De los filósofos que han teorizado sobre el problema del perdón tal vez el más destacado sea Friedrich Nietzsche. El filósofo germano dedica diversos pasajes de su obra para abordar dicha cuestión. Tema que aparece de una forma doble en su obra, ya que observa acertadamente en La genealogía de la moral (1887) que el perdón es uno de los modos en que la civilización ha domesticado al ser humano y adormecido sus instintos, es la manera en que los regímenes se han instalado y a partir de los cuales se ha construido una cultura de la culpa, donde unos tienen la facultad de perdonar a otros. No sólo se trata de perdonar, sino de vivir buscando ser perdonado por una culpa primigenia instalada en nosotros para sentirnos deudores. El pecado original, la diferencia sexual, los estereotipos económicos, raciales o corporales a los que no podemos ajustarnos porque somos diferentes: he ahí los lugares donde frecuentemente se instala el sentimiento de culpa por el que deseamos ser perdonados y alrededor del cual obedecemos en pos de una redención fantasmal.

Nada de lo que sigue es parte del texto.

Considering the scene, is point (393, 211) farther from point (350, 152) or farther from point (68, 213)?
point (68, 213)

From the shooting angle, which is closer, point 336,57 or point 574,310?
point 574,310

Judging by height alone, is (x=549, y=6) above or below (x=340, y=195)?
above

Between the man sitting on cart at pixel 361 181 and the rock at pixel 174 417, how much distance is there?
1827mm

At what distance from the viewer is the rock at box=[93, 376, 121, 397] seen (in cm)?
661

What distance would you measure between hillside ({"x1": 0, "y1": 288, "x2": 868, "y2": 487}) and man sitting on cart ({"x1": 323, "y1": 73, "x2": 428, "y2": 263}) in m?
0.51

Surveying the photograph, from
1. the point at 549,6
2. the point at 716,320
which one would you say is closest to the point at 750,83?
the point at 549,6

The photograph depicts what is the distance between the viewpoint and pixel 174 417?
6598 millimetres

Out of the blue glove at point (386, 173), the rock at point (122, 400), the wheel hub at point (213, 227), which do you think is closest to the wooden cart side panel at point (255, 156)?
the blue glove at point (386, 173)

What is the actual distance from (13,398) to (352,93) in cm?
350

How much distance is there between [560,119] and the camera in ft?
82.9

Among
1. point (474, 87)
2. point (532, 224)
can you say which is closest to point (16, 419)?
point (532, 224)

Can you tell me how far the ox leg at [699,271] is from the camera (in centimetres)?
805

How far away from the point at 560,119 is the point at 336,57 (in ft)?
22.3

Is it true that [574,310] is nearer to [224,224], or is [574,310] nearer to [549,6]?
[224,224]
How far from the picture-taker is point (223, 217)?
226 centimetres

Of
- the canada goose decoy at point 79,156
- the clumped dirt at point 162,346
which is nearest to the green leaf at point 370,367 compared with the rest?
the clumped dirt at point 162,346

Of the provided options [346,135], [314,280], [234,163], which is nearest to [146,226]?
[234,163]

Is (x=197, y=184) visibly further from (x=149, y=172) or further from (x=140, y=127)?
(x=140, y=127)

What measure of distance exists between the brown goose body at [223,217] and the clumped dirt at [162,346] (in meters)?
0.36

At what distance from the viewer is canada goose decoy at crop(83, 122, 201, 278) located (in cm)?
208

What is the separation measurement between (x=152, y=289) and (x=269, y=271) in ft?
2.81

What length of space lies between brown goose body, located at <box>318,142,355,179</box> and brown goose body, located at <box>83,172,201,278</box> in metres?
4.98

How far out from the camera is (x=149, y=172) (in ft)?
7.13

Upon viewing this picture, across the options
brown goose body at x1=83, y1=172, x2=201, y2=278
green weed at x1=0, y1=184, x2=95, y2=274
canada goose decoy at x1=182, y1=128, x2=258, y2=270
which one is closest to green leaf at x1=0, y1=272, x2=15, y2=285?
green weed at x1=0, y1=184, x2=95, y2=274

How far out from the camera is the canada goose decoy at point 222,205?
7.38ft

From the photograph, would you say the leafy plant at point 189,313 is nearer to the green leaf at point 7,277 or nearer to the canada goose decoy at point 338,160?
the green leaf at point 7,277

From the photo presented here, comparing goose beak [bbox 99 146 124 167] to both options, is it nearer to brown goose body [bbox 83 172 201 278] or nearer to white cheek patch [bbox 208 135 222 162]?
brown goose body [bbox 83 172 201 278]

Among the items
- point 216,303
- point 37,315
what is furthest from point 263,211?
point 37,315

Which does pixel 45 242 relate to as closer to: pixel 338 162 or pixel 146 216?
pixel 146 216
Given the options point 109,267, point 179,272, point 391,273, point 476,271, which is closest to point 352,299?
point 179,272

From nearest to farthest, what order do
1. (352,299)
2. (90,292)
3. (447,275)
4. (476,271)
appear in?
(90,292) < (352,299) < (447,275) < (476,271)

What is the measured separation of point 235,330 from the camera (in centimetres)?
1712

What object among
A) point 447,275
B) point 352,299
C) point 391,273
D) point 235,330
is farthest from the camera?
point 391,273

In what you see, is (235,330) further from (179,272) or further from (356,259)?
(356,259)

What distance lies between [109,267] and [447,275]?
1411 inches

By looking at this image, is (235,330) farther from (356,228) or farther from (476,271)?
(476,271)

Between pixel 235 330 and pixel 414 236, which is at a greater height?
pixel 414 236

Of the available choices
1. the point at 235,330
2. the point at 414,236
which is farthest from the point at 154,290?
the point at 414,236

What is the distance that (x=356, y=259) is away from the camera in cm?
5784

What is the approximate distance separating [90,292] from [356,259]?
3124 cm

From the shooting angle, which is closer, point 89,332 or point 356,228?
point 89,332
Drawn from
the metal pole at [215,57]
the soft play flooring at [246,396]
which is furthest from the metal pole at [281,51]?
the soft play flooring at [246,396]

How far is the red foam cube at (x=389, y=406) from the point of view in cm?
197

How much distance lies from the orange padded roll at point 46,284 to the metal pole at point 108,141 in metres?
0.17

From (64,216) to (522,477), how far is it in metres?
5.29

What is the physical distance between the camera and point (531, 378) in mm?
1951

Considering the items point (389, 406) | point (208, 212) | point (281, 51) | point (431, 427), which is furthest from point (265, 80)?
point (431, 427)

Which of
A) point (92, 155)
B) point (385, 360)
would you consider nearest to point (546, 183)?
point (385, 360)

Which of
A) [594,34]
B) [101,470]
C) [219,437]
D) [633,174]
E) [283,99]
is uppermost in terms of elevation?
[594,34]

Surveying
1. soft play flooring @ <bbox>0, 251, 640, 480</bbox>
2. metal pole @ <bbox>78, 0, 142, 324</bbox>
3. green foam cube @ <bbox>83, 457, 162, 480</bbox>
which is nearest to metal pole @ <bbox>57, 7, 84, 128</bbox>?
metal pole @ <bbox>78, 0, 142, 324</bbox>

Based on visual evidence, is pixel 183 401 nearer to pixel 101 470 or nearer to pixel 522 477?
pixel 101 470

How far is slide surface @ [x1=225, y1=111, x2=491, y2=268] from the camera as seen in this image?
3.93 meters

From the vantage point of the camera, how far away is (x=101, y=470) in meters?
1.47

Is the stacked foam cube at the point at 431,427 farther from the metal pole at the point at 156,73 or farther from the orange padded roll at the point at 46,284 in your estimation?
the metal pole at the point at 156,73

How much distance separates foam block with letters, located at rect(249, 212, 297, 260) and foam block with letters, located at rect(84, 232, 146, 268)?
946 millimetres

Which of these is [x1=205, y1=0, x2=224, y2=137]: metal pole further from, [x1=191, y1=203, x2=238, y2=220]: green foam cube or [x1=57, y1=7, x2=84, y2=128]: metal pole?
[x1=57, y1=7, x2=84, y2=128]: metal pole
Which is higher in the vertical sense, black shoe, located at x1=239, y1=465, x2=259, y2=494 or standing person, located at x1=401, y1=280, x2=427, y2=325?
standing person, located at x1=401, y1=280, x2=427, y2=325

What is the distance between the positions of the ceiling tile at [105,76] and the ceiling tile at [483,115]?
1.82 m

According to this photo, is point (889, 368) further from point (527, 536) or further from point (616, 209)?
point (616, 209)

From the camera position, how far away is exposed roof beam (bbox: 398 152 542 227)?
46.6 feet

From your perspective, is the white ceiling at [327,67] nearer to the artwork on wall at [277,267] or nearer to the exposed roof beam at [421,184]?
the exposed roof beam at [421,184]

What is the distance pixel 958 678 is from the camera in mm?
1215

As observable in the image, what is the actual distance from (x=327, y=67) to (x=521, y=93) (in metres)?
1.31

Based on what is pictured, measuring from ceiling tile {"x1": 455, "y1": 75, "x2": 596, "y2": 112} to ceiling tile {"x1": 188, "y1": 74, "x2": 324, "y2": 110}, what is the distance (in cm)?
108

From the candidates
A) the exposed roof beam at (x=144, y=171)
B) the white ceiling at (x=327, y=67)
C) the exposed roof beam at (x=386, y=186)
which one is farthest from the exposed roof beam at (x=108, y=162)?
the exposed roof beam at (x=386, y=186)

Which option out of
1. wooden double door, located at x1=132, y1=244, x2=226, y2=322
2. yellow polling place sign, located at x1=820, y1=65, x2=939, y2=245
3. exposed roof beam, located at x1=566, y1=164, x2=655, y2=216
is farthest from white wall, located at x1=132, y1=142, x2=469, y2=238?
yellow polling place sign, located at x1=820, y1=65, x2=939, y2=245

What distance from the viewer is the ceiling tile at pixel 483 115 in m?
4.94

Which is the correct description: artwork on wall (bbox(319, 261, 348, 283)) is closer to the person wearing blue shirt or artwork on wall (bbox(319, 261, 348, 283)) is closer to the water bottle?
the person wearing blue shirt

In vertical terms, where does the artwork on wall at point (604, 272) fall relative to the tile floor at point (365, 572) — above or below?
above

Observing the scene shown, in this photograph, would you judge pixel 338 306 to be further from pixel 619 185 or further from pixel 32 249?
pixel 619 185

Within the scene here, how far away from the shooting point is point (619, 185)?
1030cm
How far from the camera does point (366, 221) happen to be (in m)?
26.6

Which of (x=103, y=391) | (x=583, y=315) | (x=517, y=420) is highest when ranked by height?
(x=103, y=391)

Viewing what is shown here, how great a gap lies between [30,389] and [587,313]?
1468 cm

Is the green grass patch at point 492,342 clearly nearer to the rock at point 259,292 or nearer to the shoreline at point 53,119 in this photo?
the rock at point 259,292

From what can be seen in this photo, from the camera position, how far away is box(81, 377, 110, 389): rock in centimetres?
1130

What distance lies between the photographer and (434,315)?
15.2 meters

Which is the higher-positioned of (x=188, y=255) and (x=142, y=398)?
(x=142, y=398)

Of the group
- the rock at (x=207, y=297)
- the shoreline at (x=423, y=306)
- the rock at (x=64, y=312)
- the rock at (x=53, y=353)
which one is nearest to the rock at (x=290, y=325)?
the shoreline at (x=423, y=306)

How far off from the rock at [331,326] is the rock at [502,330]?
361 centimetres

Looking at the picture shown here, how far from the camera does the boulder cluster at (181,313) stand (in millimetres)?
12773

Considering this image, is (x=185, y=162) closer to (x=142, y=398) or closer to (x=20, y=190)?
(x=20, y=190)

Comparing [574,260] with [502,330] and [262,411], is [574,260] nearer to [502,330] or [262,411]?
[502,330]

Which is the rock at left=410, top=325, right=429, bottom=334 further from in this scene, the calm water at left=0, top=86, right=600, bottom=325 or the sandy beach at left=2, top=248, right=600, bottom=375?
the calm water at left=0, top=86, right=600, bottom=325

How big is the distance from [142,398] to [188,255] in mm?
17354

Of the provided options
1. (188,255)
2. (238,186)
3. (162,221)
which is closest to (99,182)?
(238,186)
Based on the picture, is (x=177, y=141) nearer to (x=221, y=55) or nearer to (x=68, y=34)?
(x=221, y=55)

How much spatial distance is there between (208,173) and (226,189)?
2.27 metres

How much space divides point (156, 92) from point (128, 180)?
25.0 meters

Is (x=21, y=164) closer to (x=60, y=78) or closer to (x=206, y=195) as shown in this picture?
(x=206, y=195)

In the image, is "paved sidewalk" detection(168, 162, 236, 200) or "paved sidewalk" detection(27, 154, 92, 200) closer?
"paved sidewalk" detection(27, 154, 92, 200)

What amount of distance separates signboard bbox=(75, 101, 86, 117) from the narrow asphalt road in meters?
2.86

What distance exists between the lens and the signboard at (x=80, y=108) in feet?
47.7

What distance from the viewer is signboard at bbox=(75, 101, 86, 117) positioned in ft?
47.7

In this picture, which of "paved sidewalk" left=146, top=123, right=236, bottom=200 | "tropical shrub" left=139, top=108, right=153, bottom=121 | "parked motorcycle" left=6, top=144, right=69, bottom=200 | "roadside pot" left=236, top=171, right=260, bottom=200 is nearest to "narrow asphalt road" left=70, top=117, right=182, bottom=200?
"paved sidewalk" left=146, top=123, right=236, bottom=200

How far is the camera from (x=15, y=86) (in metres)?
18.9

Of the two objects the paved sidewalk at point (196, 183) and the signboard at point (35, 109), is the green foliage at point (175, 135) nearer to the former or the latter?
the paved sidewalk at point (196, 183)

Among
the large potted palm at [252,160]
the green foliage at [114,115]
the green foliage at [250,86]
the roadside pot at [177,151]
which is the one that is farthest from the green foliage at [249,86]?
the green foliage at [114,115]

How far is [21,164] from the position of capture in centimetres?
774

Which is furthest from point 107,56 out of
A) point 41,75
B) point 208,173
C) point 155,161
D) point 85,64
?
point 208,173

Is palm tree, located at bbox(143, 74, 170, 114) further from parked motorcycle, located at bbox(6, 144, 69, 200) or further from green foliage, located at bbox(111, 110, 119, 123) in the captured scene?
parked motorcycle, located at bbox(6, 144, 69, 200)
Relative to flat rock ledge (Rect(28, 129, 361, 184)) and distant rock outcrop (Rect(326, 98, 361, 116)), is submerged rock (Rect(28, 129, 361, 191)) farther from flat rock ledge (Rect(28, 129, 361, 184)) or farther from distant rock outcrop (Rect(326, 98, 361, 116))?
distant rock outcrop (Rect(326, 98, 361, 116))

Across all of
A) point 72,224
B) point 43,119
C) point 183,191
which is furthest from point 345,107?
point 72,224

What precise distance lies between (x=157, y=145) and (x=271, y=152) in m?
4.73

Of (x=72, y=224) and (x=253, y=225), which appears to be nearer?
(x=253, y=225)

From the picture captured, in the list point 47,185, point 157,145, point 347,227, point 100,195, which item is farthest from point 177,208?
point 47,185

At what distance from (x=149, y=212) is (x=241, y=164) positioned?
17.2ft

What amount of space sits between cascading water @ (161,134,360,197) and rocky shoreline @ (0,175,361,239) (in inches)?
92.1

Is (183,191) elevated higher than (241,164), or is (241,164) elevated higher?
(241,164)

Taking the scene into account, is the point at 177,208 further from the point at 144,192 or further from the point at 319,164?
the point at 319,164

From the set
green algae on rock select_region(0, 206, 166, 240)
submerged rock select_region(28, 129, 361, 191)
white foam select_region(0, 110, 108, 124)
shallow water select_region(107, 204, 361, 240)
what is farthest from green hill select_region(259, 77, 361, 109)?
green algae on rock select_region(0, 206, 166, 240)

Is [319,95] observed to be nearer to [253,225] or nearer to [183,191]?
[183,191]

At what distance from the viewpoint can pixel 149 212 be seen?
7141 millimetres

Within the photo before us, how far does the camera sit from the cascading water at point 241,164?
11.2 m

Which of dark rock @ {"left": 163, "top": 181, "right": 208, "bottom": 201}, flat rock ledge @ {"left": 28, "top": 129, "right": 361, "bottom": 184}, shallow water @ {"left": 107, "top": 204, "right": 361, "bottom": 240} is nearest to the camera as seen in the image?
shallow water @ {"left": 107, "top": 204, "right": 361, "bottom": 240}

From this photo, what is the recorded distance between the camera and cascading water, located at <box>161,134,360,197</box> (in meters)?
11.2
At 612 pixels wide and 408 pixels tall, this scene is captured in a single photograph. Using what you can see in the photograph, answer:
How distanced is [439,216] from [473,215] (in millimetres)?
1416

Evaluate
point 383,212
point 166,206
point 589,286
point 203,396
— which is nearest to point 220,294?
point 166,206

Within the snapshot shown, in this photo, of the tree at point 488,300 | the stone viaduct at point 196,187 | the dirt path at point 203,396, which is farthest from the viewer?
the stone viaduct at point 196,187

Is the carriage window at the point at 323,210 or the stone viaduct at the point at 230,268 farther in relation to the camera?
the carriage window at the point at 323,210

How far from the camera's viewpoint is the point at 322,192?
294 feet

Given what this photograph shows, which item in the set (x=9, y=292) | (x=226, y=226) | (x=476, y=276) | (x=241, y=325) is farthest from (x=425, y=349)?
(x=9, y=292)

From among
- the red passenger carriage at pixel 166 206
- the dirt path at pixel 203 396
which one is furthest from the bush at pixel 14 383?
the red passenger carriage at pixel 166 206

A este perdón, que nos hace perder potencia y que nos somete a un poder sin rostro, Nietzsche contrasta un segundo tipo de perdón que nace no de la tristeza sino de la abundancia, de la posibilidad de afirmar la vida a pesar de la pérdida y el fracaso. Este perdón, descrito por el pensador en su Zaratustra (1883), es expresión del amor a la vida, que se acepta en su aspereza, en su movimiento implacable, que nos quita con una ola inesperada las conchas que hemos juntado a la orilla del mar y nos hace llorar como a unos niños. Nietzsche nos recuerda que, sin embargo, estos niños pronto volverán a reír cuando el mar les traiga nuevas y maravillosas conchas.
II
Para mí, “perdonar” es una palabra vacía, una acción imposible. No me malinterpreten, no quiero decir con esto que sea partidario del rencor y de mantener en la memoria aquello que nos ha herido. Cuando digo que es imposible me refiero a que en mi vida el perdón siempre ha ido más bien de la mano del olvido. No lo he vivido como una decisión voluntaria frente a algo que hiere realmente, frente a algo que, como dice Nietzsche, sigue quemando en la memoria, sino más bien como su disolución en el tiempo. Por más que lo piense me parece imposible perdonar aquello en lo que seguimos consumiéndonos, aquello que tan fuertemente nos mantiene despiertos sin permitirnos el sosiego.
Es fácil perdonar aquello que en realidad poco importa, que puede ser fácilmente reparado, repuesto, pero cómo perdonar a quien nos ha roto el corazón, cómo perdonar el paso del tiempo frente al que somos inermes, cómo perdonar un silencio o una palabra que se ha colado profundamente en nosotros o una vuelta del destino de la que nadie es culpable pero que nos ha quitado la calma. La voluntad parece no bastar. Sólo un tiempo indefinido podría venir en nuestra ayuda.
Cada día que pasa creo que Nietzsche tiene razón y que el perdón se trata de aceptar la vida, de dejar que en ella acontezca lo inevitable y seguir amando. Aceptar que no se tiene el control del tiempo ni del dolor. El mundo, a pesar de todo, está frente a nosotros.